Verdacht auf Steuerhinterziehung Zollfahnder durchsuchen bei Razzien 70 Objekte

Duisburg · Fahnder des Hauptzollamtes Duisburg haben am Donnerstag mehr als 70 Objekte bei Bauunternehmen und Servicefirmen durchsucht. Insgesamt 18 Beschuldigten wird unter anderem Steuerhinterziehung durch Schwarzarbeit vorgeworfen.

Insgesamt 250 Kräfte waren bei den Razzien im Einsatz.

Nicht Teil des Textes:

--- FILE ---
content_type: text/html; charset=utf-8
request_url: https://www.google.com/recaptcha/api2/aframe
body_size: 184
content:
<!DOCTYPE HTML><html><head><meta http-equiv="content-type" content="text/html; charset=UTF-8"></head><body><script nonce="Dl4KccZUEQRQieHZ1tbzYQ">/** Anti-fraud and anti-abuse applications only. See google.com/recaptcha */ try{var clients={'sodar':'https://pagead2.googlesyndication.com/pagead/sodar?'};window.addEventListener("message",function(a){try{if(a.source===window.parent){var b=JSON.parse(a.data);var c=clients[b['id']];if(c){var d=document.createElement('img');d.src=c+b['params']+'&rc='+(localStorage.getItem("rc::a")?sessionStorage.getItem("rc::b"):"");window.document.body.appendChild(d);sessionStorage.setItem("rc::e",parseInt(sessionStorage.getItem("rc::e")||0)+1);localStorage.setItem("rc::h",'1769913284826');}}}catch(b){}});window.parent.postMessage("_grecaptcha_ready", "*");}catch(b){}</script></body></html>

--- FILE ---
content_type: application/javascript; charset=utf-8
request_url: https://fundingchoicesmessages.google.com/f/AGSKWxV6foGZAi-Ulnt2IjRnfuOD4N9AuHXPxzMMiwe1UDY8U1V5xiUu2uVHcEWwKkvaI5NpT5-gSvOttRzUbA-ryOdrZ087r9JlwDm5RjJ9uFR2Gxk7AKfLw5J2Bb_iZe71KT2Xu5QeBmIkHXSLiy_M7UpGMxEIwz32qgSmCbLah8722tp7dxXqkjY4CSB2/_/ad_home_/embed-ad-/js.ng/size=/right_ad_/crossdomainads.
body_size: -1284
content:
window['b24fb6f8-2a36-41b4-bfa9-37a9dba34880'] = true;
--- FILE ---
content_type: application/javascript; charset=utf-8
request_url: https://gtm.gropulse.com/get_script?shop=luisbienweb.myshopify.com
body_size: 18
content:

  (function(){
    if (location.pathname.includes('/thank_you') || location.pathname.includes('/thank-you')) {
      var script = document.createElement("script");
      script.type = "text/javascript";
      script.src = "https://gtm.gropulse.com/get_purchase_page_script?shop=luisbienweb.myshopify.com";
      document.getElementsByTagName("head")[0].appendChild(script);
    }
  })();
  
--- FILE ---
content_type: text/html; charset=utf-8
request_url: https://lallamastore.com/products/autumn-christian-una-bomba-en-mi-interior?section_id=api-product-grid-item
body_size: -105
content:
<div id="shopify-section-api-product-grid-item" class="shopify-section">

Insgesamt 250 Kräfte waren bei den Razzien im Einsatz.

Foto: HZA Duisburg

Zöllnerinnen und Zöllner der Finanzkontrolle Schwarzarbeit (FKS) des Hauptzollamts Duisburg haben gemeinsam mit der Schwerpunkt-Staatsanwaltschaft für Wirtschaftsstrafsachen Düsseldorf über 70 Durchsuchungsbeschlüsse in Nordrhein-Westfalen und in Niedersachsen vollstreckt. Die Fahnder waren unter anderem in Duisburg, Oberhausen, Gelsenkirchen, Köln, Hannover und Meppen unterwegs.

Insgesamt waren rund 250 Kräfte mehrerer Hauptzollämter im Einsatz. Die Durchsuchungen fanden in Wohnungen und Firmenräumen statt, wobei umfangreiches Beweismaterial, darunter auch Computer und Smartphones, sichergestellt wurde.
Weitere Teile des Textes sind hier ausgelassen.